Commercial P&C market takes a step back as premium pricing dips in Q4
Premium pricing for the commercial P&C market was slightly lower in the fourth quarter of 2014, according to the latest quarterly Commercial P/C Market Index Survey by The Council of Insurance Agents & Brokers.
Overall large, medium and small accounts declined by 0.7% on average compared to a small increase of 0.1% in the third quarter of 2014.
While the average pricing drop is slight for accounts of all sizes, large accounts experienced the largest drop in pricing, the survey shows. On average, large accounts experienced a drop of -2.2%, while medium accounts dropped -0.9%.
For small accounts, however, prices rose slightly in the last quarter of 2014, with a 1.1% increase.
“Changes weren’t particularly dramatic last quarter and capacity remained ample for good accounts and new business — very similar to what we saw in the previous quarter,” said Ken A. Crerar, president and CEO of The Council. “Congress’ dithering over TRIA reauthorization caused some unease in that market, but the passage of the TRIA extension should settle those concerns.”

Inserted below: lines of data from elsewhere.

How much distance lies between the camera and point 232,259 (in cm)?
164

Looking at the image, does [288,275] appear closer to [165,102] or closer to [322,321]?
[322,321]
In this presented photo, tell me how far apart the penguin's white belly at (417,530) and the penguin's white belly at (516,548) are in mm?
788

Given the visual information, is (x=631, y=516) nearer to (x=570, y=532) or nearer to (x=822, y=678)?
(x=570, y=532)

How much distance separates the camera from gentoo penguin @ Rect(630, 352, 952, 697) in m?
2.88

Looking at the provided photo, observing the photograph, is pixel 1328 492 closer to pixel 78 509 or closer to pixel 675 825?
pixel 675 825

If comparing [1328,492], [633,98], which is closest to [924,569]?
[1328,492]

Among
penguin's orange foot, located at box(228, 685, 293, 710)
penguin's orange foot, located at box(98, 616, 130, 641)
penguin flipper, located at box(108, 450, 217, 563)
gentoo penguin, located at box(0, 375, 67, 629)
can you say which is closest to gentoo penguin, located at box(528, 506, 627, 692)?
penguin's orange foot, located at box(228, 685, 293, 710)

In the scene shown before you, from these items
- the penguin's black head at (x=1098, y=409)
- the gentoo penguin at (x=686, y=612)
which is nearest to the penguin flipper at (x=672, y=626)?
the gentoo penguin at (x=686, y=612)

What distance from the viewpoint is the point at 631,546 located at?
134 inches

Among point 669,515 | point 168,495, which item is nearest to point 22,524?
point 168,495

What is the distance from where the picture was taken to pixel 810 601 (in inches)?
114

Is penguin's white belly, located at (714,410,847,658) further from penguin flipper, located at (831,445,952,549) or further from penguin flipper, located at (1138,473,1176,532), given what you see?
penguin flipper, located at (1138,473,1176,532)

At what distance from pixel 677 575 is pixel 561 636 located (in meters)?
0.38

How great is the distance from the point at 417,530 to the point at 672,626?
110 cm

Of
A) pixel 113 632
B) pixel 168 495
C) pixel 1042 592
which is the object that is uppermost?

Survey results indicated that most brokers reported no significant change in the market in the fourth quarter, although results varied somewhat by line, region and loss experience.
If anything, there was a trend toward market softening in the fourth quarter, The Council indicates. But the survey results do show that competition is a factor in keeping rates down, as brokers in the northeast reported “fierce competition” that was having an impact. One respondent noted that there was “a feeding frenzy at the end of the year to write new premium.”
The situation was similar in the southeast, as pricing overall was pushed lower amid new competition. In the Midwest, another broker noted, “terms are easier to negotiate, prices continue to be driven by competition.”
Consistent with previous quarters, carriers were more aggressive on new business, while trying to hold the line on renewals with good loss experience. Carriers are holding to strict underwriting guidelines, according to the report, but they also want to write new business, and there is more flexibility on larger accounts.
Furthermore, carriers are also looking for renewals with a good loss history. A broker in the Midwest indicated that his firm is “generally more aggressive on new business and renewals with a clean loss history.”
In other regions, weather played a role. Wind and hail losses continued to be a problem for some regions, specifically the Pacific Northwest, where brokers have seen “increased scrutiny on property risks given recent hail activity.” Respondents indicated, “many carriers are pushing separate or higher wind/hail deductibles, while maintaining relatively flat rates.” Similarly, in the Southwest, carriers tightened property underwriting and increased the use of wind and hail deductibles.
But, as a whole, demand for commercial insurance was up in the fourth quarter, according to 90% of respondents. This marks a stark contrast to the drop in demand during the recession in 2007. Brokers overall have also witnessed an increased interest in cyber risk coverage, which The Council predicts has been piqued by high-profile hacking attacks, such as the incident involving Sony.